═════ GIVEN PASSAGE ═════
Glia U87 cells protect neuronal SH-SY5Y cells from indirect effect of radiation by reducing oxidative stress and apoptosis
Saeed Y1, Xie B1, Xu J1, Rehman A1, Hong M1, Hong Q1, Deng Y2.
Acta Biochim Biophys Sin (Shanghai). 2015 Apr;47(4):250-7. doi: 10.1093/abbs/gmv004. Epub 2015 Feb 27.
Abstract: Indirect effect of radiation increase oxidative stress enhances expression of apoptotic proteins leading to neuronal cell death. Irradiated cell-conditioned medium induced reactive oxygens species levels to be reduced in co-cultures of SH-SY5Y and U87MG cells. In co-cultures superoxide dismutase and glutathione antioxidant levels were increased. Co-cultures also inhibited expression of apoptotic proteins in irradiated cell conditioned media. This suggests glia may protect neuron cells by reducing oxidative stress and apoptotic death.
Introduction: Reactive oxygen species are major culprits prompting indirect effects of radiation resulting in neurodegerneration. Neurons are susceptible to stress but glia provide functional support to cope with hostile conditions including oxidative stress in vivo. Astrocytes provide trophic support and modulate synaptic activity. While glia have been previously reported as more resistant to oxidative stress than neurons. Therefore are neuron-astrocyte interactions enough to cope with oxidative stress and apoptotic damage induced by the indirect effect of radiation. Irradiated cell culture medium-induced reactive oxygen species were reduced in neurons when co-cultured with glia protecting mitochondrial integrity and inhibiting apoptotic proteins that cause neurodegeneration.
═════ AVAILABLE DATA ═════
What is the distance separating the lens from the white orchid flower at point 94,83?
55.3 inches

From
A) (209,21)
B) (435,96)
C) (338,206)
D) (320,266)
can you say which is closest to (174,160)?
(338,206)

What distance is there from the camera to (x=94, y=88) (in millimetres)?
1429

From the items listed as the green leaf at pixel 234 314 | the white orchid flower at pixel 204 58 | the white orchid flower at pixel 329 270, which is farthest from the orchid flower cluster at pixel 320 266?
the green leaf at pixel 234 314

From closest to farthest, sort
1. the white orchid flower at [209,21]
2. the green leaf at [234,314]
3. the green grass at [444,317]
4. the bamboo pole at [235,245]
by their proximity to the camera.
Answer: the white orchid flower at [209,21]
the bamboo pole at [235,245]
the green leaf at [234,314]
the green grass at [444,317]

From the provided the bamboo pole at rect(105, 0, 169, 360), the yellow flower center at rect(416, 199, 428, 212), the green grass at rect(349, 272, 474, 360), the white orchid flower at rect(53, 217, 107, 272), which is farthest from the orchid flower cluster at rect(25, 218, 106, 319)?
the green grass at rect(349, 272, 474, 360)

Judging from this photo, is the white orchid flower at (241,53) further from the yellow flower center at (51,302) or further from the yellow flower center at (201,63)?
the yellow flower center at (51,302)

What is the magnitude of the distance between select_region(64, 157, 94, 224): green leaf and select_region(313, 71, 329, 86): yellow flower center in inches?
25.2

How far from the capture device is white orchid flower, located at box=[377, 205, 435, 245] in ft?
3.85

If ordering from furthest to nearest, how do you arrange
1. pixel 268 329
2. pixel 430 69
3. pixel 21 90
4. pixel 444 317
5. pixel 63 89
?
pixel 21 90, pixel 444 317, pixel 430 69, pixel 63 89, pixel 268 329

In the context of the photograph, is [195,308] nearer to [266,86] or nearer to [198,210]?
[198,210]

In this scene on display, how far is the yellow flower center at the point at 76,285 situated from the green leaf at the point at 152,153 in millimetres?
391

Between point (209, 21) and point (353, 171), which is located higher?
═════
Reproduce the full text of the article summary on glial cells shielding neurons from radiation, word for word, from the title through the last sentence of the introduction.

__SOLUTION TO THE PROBLEM__.
Glia U87 cells protect neuronal SH-SY5Y cells from indirect effect of radiation by reducing oxidative stress and apoptosis
Saeed Y1, Xie B1, Xu J1, Rehman A1, Hong M1, Hong Q1, Deng Y2.
Acta Biochim Biophys Sin (Shanghai). 2015 Apr;47(4):250-7. doi: 10.1093/abbs/gmv004. Epub 2015 Feb 27.
Abstract: Indirect effect of radiation increase oxidative stress enhances expression of apoptotic proteins leading to neuronal cell death. Irradiated cell-conditioned medium induced reactive oxygens species levels to be reduced in co-cultures of SH-SY5Y and U87MG cells. In co-cultures superoxide dismutase and glutathione antioxidant levels were increased. Co-cultures also inhibited expression of apoptotic proteins in irradiated cell conditioned media. This suggests glia may protect neuron cells by reducing oxidative stress and apoptotic death.
Introduction: Reactive oxygen species are major culprits prompting indirect effects of radiation resulting in neurodegerneration. Neurons are susceptible to stress but glia provide functional support to cope with hostile conditions including oxidative stress in vivo. Astrocytes provide trophic support and modulate synaptic activity. While glia have been previously reported as more resistant to oxidative stress than neurons. Therefore are neuron-astrocyte interactions enough to cope with oxidative stress and apoptotic damage induced by the indirect effect of radiation. Irradiated cell culture medium-induced reactive oxygen species were reduced in neurons when co-cultured with glia protecting mitochondrial integrity and inhibiting apoptotic proteins that cause neurodegeneration.